►
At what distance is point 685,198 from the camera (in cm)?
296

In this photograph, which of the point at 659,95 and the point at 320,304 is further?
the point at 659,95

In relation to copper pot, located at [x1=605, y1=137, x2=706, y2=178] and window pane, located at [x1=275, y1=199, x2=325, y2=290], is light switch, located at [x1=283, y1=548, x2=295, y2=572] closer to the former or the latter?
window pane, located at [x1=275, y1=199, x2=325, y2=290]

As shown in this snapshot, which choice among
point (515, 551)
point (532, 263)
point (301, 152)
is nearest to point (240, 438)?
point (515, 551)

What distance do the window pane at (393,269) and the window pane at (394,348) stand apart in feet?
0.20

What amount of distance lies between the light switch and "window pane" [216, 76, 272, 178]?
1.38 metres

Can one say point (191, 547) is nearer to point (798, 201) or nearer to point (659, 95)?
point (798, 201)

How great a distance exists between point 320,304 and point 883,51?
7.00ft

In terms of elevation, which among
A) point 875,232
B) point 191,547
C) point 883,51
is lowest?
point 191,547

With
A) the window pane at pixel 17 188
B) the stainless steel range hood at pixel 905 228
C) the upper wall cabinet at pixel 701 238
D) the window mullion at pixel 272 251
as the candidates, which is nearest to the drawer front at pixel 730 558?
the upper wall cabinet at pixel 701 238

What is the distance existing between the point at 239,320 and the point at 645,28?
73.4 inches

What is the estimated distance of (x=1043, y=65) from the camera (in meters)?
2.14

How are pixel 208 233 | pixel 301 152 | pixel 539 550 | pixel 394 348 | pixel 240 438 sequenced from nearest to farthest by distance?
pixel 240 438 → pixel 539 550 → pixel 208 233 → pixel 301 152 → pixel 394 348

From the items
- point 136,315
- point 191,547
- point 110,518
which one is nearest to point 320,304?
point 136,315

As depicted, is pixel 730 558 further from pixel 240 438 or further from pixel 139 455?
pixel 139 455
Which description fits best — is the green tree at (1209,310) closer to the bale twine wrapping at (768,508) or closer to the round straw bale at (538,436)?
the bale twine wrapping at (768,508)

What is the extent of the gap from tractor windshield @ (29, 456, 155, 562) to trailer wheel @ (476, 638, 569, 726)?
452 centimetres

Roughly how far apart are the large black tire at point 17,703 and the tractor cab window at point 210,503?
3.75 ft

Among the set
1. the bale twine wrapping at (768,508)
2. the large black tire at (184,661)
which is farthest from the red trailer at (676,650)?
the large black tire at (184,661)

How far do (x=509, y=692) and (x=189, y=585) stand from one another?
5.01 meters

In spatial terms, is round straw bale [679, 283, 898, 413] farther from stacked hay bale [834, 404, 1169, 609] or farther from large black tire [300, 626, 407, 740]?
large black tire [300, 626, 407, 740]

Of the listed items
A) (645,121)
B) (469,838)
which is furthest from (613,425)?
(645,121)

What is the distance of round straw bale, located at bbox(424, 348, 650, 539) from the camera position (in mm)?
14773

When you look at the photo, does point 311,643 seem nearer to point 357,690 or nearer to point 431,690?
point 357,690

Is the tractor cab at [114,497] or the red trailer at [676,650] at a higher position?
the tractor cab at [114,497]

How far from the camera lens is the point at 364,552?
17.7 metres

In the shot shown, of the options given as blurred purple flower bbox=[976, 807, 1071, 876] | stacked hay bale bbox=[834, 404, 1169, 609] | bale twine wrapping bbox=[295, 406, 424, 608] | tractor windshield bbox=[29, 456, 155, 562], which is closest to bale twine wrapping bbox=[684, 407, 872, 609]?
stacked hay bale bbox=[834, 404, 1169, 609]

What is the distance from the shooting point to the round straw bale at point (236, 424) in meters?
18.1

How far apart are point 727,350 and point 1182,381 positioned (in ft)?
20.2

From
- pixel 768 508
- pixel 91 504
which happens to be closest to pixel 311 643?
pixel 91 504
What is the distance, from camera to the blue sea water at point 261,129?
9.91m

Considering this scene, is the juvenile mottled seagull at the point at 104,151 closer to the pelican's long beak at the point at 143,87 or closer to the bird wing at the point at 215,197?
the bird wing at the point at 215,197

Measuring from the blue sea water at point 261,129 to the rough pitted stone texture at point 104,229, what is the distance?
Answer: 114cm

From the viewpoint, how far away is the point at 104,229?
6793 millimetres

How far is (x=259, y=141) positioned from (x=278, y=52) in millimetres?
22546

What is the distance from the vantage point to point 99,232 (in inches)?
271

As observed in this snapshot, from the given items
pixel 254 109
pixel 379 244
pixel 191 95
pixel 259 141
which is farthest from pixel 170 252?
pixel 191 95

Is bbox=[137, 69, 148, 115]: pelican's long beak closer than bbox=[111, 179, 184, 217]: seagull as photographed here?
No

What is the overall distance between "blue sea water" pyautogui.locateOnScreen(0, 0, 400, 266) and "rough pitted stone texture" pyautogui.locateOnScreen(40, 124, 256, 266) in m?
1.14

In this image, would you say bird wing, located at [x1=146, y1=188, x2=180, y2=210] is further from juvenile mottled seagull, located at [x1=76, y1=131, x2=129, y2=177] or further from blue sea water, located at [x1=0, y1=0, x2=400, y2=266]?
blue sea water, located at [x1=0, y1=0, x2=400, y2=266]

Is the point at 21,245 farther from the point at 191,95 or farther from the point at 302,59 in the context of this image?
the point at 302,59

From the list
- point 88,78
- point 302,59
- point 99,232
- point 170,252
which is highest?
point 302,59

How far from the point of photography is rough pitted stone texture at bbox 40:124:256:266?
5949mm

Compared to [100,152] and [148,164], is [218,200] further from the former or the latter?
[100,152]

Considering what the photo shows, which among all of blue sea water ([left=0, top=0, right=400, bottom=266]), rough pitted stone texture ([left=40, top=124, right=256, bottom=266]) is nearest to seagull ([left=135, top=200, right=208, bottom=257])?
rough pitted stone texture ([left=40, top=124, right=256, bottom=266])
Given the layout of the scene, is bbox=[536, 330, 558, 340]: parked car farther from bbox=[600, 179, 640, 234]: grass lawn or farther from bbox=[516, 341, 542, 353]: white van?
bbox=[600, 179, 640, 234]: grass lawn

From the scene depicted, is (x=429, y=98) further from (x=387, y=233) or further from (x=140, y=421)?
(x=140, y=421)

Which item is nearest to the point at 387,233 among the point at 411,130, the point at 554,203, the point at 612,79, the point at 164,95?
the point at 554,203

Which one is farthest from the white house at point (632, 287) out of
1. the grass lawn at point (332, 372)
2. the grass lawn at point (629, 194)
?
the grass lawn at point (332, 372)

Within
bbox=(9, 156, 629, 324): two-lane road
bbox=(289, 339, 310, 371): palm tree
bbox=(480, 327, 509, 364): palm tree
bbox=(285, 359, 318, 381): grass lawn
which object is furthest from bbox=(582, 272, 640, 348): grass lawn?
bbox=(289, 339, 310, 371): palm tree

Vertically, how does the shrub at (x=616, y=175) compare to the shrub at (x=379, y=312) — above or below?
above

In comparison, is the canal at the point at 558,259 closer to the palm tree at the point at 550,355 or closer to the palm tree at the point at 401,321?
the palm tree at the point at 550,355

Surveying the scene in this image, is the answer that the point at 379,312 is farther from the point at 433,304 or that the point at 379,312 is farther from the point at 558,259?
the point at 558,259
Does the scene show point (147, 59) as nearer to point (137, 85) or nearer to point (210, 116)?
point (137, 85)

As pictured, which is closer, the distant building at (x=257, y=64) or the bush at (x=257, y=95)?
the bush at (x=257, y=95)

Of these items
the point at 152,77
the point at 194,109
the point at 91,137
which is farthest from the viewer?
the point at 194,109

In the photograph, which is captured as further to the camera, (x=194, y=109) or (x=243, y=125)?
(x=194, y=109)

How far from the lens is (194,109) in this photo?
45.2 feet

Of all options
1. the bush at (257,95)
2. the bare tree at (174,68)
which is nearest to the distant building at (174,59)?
◄
*Brief*
Copy out every one of the lines above, keeping each word, number and mark the same.

*Answer below*
At what distance is point 685,198 from the camera (in cm)?
296

In this photograph, which of the point at 659,95 and the point at 320,304 is further?
the point at 659,95

In relation to copper pot, located at [x1=605, y1=137, x2=706, y2=178] and window pane, located at [x1=275, y1=199, x2=325, y2=290], is light switch, located at [x1=283, y1=548, x2=295, y2=572] closer to the former or the latter?
window pane, located at [x1=275, y1=199, x2=325, y2=290]

As shown in this snapshot, which choice among
point (515, 551)
point (532, 263)
point (301, 152)
is nearest to point (240, 438)?
point (515, 551)

What distance do the window pane at (393,269) and the window pane at (394,348) stand apart in feet?
0.20

What amount of distance lies between the light switch and "window pane" [216, 76, 272, 178]?
1.38 metres

Can one say point (191, 547) is nearer to point (798, 201) or nearer to point (659, 95)?
point (798, 201)

How great a distance exists between point 320,304 and point 883,51?
7.00ft

In terms of elevation, which among
A) point 875,232
B) point 191,547
C) point 883,51
is lowest?
point 191,547

With
A) the window pane at pixel 17 188
B) the stainless steel range hood at pixel 905 228
C) the upper wall cabinet at pixel 701 238
D) the window mullion at pixel 272 251
as the candidates, which is nearest to the drawer front at pixel 730 558?
the upper wall cabinet at pixel 701 238

What is the distance existing between the point at 239,320 and the point at 645,28?
73.4 inches

What is the estimated distance of (x=1043, y=65) from the camera (in meters)?
2.14

How are pixel 208 233 | pixel 301 152 | pixel 539 550 | pixel 394 348 | pixel 240 438 sequenced from nearest to farthest by distance?
pixel 240 438 → pixel 539 550 → pixel 208 233 → pixel 301 152 → pixel 394 348

From the items
- point 136,315
- point 191,547
- point 110,518
which one is nearest to point 320,304?
point 136,315

As depicted, is pixel 730 558 further from pixel 240 438 or further from pixel 139 455?
pixel 139 455
Which description fits best — is the green tree at (1209,310) closer to the bale twine wrapping at (768,508) or closer to the round straw bale at (538,436)?
the bale twine wrapping at (768,508)

What is the extent of the gap from tractor windshield @ (29, 456, 155, 562) to trailer wheel @ (476, 638, 569, 726)?
452 centimetres

Roughly how far apart are the large black tire at point 17,703 and the tractor cab window at point 210,503?
3.75 ft

Among the set
1. the bale twine wrapping at (768,508)
2. the large black tire at (184,661)
which is farthest from the red trailer at (676,650)?
the large black tire at (184,661)

How far do (x=509, y=692) and (x=189, y=585) stand from one another?
5.01 meters

In spatial terms, is round straw bale [679, 283, 898, 413] farther from stacked hay bale [834, 404, 1169, 609] or farther from large black tire [300, 626, 407, 740]?
large black tire [300, 626, 407, 740]

Of the listed items
A) (645,121)
B) (469,838)
which is furthest from (613,425)?
(645,121)

What is the distance of round straw bale, located at bbox(424, 348, 650, 539) from the camera position (in mm)?
14773

When you look at the photo, does point 311,643 seem nearer to point 357,690 or nearer to point 431,690?
point 357,690

Is the tractor cab at [114,497] or the red trailer at [676,650] at a higher position?
the tractor cab at [114,497]

How far from the camera lens is the point at 364,552?
17.7 metres

In the shot shown, of the options given as blurred purple flower bbox=[976, 807, 1071, 876] | stacked hay bale bbox=[834, 404, 1169, 609] | bale twine wrapping bbox=[295, 406, 424, 608] | tractor windshield bbox=[29, 456, 155, 562], which is closest to bale twine wrapping bbox=[684, 407, 872, 609]?
stacked hay bale bbox=[834, 404, 1169, 609]

What is the distance from the shooting point to the round straw bale at point (236, 424) in meters?
18.1

How far apart are point 727,350 and point 1182,381 positioned (in ft)?
20.2

From
- pixel 768 508
- pixel 91 504
which happens to be closest to pixel 311 643?
pixel 91 504
What is the distance, from camera to the blue sea water at point 261,129?
9.91m

Considering this scene, is the juvenile mottled seagull at the point at 104,151 closer to the pelican's long beak at the point at 143,87 or closer to the bird wing at the point at 215,197?
the bird wing at the point at 215,197

Measuring from the blue sea water at point 261,129 to the rough pitted stone texture at point 104,229, what is the distance?
Answer: 114cm

From the viewpoint, how far away is the point at 104,229?
6793 millimetres

How far is (x=259, y=141) positioned from (x=278, y=52) in millimetres?
22546

What is the distance from the vantage point to point 99,232 (in inches)?
271

As observed in this snapshot, from the given items
pixel 254 109
pixel 379 244
pixel 191 95
pixel 259 141
which is farthest from pixel 170 252?
pixel 191 95

Is bbox=[137, 69, 148, 115]: pelican's long beak closer than bbox=[111, 179, 184, 217]: seagull as photographed here?
No

What is the overall distance between "blue sea water" pyautogui.locateOnScreen(0, 0, 400, 266) and "rough pitted stone texture" pyautogui.locateOnScreen(40, 124, 256, 266) in m?
1.14

In this image, would you say bird wing, located at [x1=146, y1=188, x2=180, y2=210] is further from juvenile mottled seagull, located at [x1=76, y1=131, x2=129, y2=177] or further from blue sea water, located at [x1=0, y1=0, x2=400, y2=266]?
blue sea water, located at [x1=0, y1=0, x2=400, y2=266]

Is the point at 21,245 farther from the point at 191,95 or farther from the point at 302,59 in the context of this image?
the point at 302,59

From the list
- point 88,78
- point 302,59
- point 99,232
- point 170,252
which is highest?
point 302,59

How far from the point of photography is rough pitted stone texture at bbox 40:124:256:266?
5949mm

Compared to [100,152] and [148,164], is [218,200] further from the former or the latter?
[100,152]

Considering what the photo shows, which among all of blue sea water ([left=0, top=0, right=400, bottom=266]), rough pitted stone texture ([left=40, top=124, right=256, bottom=266]) is nearest to seagull ([left=135, top=200, right=208, bottom=257])?
rough pitted stone texture ([left=40, top=124, right=256, bottom=266])
Given the layout of the scene, is bbox=[536, 330, 558, 340]: parked car farther from bbox=[600, 179, 640, 234]: grass lawn or farther from bbox=[516, 341, 542, 353]: white van?
bbox=[600, 179, 640, 234]: grass lawn

From the scene depicted, is (x=429, y=98) further from (x=387, y=233) or further from (x=140, y=421)?
(x=140, y=421)

Which item is nearest to the point at 387,233 among the point at 411,130, the point at 554,203, the point at 612,79, the point at 164,95?
the point at 554,203

Which one is farthest from the white house at point (632, 287) out of
1. the grass lawn at point (332, 372)
2. the grass lawn at point (629, 194)
?
the grass lawn at point (332, 372)

Within
bbox=(9, 156, 629, 324): two-lane road
bbox=(289, 339, 310, 371): palm tree
bbox=(480, 327, 509, 364): palm tree
bbox=(285, 359, 318, 381): grass lawn
which object is furthest from bbox=(582, 272, 640, 348): grass lawn?
bbox=(289, 339, 310, 371): palm tree

Vertically, how does the shrub at (x=616, y=175) compare to the shrub at (x=379, y=312) — above or below?
above

In comparison, is the canal at the point at 558,259 closer to the palm tree at the point at 550,355 or closer to the palm tree at the point at 401,321?
the palm tree at the point at 550,355

Surveying the scene in this image, is the answer that the point at 379,312 is farther from the point at 433,304 or that the point at 379,312 is farther from the point at 558,259?
the point at 558,259
Does the scene show point (147, 59) as nearer to point (137, 85) or nearer to point (210, 116)?
point (137, 85)

As pictured, which is closer, the distant building at (x=257, y=64) or the bush at (x=257, y=95)?
the bush at (x=257, y=95)

Of these items
the point at 152,77
the point at 194,109
the point at 91,137
which is farthest from the viewer?
the point at 194,109

In the photograph, which is captured as further to the camera, (x=194, y=109) or (x=243, y=125)?
(x=194, y=109)

How far from the lens is (194,109) in this photo?
45.2 feet

Of all options
1. the bush at (257,95)
2. the bare tree at (174,68)
which is nearest to the distant building at (174,59)?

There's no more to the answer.